Every organization needs to offer evidence-based reasoning approaches for their respective fields of study or endeavor. In this way, all of us are able to put aside our dependence on beliefs in fantastical creatures who seek to trick us with partial truths offered via a psychic or reading of palms, tea leaves, and/or entrails.
Response
The response I wish I had had when a young man was to be better equipped to seek out reliable sources of information, helping others to engage more critically. At the time, I relied on my Catholic upbringing about the evil of psychic sources to dissuade myself and others, when possible, of seeking out palm readers and psychics.
Now, I see that if I had been better prepared, I could have relied on critical thinking, questioning the validity of these preternatural claims. I know that many still fight principalities and powers, engaging in a spiritual battle in their minds that has no basis in empirical evidence or science.

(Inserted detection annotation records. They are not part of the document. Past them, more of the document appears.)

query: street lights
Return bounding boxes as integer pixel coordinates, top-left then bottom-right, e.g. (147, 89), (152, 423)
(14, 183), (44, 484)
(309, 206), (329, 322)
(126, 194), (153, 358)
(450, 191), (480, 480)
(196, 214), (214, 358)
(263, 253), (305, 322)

Today, I wonder what my life would have been like WITHOUT spiritualism. What would it have been like with the benefit of critical thinking and evidence-based reasoning? It’s then that I wonder, what would a nation of skeptical thinkers be able to accomplish?
A Parting Thought
I really enjoyed this page’s introduction:
Most of us are not what we could be. We are less. We have great capacity. But most of it is dormant; most is undeveloped. Improvement in thinking is like improvement in basketball, in ballet, or in playing the saxophone. It is unlikely to take place in the absence of a conscious commitment to learn.
As long as we take our thinking for granted, we don’t do the work required for improvement.
Development in thinking requires a gradual process requiring plateaus of learning and just plain hard work. It is not possible to become an excellent thinker simply because one wills it. Changing one’s habits of thought is a long-range project, happening over years, not weeks or months. The essential traits of a critical thinker require an extended period of development.
How, then, can we develop as critical thinkers? How can we help ourselves and our students to practice better thinking in everyday life? source: Critical Thinking in Everyday Life: 9 Strategies
I imagine that becoming a critical thinker IS hard work, and it should be taught in schools…not left up to circumstance, privilege, and self-discovery.